The latest LMS monthly remortgage snapshot reveals that activity in November was fuelled by the inevitable interest rate rise as banks and building societies begin planning increases into products, prompting customers to shop around for the best deals.

The report shows that 47% of borrowers increased their loan size in November and 59% of those who remortgaged took out a 5-year fixed rate product.

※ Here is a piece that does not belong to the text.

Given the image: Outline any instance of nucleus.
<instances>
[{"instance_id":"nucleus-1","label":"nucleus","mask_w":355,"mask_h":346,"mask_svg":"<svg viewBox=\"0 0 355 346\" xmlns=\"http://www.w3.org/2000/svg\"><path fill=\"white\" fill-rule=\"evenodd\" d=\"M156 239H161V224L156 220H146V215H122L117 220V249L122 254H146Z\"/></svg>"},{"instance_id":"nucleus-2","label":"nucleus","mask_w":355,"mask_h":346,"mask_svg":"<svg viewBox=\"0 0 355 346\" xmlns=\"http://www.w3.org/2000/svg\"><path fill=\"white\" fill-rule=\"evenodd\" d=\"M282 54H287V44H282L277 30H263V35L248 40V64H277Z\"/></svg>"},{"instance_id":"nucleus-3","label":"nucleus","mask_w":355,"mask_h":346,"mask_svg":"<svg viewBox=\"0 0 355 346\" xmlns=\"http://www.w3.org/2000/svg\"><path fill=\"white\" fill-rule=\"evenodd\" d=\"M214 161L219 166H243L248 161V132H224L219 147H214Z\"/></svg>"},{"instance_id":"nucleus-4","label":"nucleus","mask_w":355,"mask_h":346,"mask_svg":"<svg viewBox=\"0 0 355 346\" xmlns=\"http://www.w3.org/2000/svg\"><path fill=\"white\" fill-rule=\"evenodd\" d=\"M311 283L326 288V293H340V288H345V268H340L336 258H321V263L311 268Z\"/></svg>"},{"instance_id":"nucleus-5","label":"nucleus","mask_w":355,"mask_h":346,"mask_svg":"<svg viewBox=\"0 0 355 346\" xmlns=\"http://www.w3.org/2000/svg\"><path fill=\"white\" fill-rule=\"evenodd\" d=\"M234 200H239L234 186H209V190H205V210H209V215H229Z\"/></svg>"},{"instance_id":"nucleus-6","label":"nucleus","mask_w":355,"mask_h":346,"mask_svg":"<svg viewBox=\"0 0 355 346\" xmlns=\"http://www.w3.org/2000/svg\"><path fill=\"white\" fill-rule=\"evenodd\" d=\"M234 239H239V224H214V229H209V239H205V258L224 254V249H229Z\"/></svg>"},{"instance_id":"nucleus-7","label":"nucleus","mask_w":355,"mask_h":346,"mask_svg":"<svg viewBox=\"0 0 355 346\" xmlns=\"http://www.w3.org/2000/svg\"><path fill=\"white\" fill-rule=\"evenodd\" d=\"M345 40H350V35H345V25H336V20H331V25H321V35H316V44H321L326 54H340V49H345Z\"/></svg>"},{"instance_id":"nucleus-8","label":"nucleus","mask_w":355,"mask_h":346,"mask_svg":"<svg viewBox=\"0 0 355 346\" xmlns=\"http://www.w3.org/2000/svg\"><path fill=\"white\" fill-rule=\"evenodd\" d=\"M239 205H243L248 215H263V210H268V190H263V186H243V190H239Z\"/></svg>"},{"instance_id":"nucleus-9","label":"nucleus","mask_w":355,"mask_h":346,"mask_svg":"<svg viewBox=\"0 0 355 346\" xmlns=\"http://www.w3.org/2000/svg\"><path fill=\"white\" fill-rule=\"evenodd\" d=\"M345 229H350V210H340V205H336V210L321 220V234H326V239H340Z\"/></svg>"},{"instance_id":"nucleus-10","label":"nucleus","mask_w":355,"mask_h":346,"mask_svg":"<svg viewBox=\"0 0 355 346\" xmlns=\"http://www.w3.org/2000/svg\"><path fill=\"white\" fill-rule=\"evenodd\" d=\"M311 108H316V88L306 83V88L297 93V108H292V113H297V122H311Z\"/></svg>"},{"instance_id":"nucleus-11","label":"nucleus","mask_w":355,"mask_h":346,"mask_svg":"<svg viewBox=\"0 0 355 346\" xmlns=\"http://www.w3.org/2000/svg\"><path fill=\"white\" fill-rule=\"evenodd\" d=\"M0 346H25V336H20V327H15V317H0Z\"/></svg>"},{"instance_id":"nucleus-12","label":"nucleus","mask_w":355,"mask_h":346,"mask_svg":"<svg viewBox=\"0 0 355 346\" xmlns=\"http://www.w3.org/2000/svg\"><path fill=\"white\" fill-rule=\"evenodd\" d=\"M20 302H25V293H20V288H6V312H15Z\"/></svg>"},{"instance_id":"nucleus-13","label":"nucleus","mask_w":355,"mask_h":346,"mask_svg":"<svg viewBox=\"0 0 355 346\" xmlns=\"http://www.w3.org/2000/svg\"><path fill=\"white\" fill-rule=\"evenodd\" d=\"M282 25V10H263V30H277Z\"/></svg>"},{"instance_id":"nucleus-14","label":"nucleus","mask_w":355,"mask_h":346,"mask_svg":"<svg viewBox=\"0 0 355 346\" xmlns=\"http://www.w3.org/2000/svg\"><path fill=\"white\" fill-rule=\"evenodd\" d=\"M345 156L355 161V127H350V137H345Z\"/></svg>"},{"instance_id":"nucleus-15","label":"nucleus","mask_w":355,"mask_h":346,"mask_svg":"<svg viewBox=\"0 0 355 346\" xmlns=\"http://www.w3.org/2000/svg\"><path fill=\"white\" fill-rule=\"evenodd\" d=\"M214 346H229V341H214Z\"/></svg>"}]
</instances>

The average monthly payment decrease for those who remortgaged was £193.39, with 29% of remortgagers citing lowering their monthly payments as their primary aim for remortgaging.

Nick Chadbourne, CEO, LMS commented:

Remortgage activity in November was largely fuelled by an expected Bank of England base rate increase, which triggered banks and building societies to begin pricing an expected rate rise into their repayment rates. For borrowers coming to the end of their fixed term, this rise in rates prompted many shop around to secure the best deal possible, rather than opting for a product transfer, as shown by the rise of 11% in instructions month-on-month.

The high activity levels we witnessed in November are set to continue for the foreseeable future, spurred on by the high volume of ERC expiries in December. This should keep the remortgage market buoyant as we head into the new year with a flood of new instructions.”

Panel managers will play a vital role in ensuring that every case is processed efficiently and securely. Using their trusted network of conveyancers, and sophisticated technology, they can provide additional security to ensure clients experience a smooth and streamlined journey, despite the increased market activity over the coming months.”

Buyer demand across the market remains strong as the recently released Halifax House Price Index for December revealed that the average UK house price gained more than £24,500 in 2021, reaching a record high of £276,091. But mortgage approvals have also fallen for the sixth consecutive month and more sellers appear to be coming to market – Rightmove reported a 21% uptick in sellers on Boxing Day 2021, compared with 2020 – suggesting that the market will even out in 2022.

Ross Counsell, chartered surveyor, and director, of regulated property buyers Good Move commented:

Although as inflation is expected to increase over the next year, as the economy bounces back from pandemic struggles, though house prices should continue to grow this should be at a steadier rate. With mortgage approvals falling for the sixth consecutive month in November 2021 by 0.2%, the supply and demand ratio is predicted to even out. Therefore, there will be much less competition.”

Nathan Emerson, CEO of Propertymark commented:

“These latest figures for December highlight a continued increase in the average house price across the UK. This is unsurprising due to the volume of demand from buyers remaining strong at a time when historically, during winter months, demand tapers down.

Our housing market report for November revealed a 12 per cent increase in the average number of registered buyers, but the lowest number of homes on the market per branch ever recorded. This indicates fierce competition for buyers as there continues to be a huge gap between supply and demand.

We anticipate that our next report will mirror this data and continue the same trend in December, as agents on the ground report an extremely busy month in comparison to previous years.”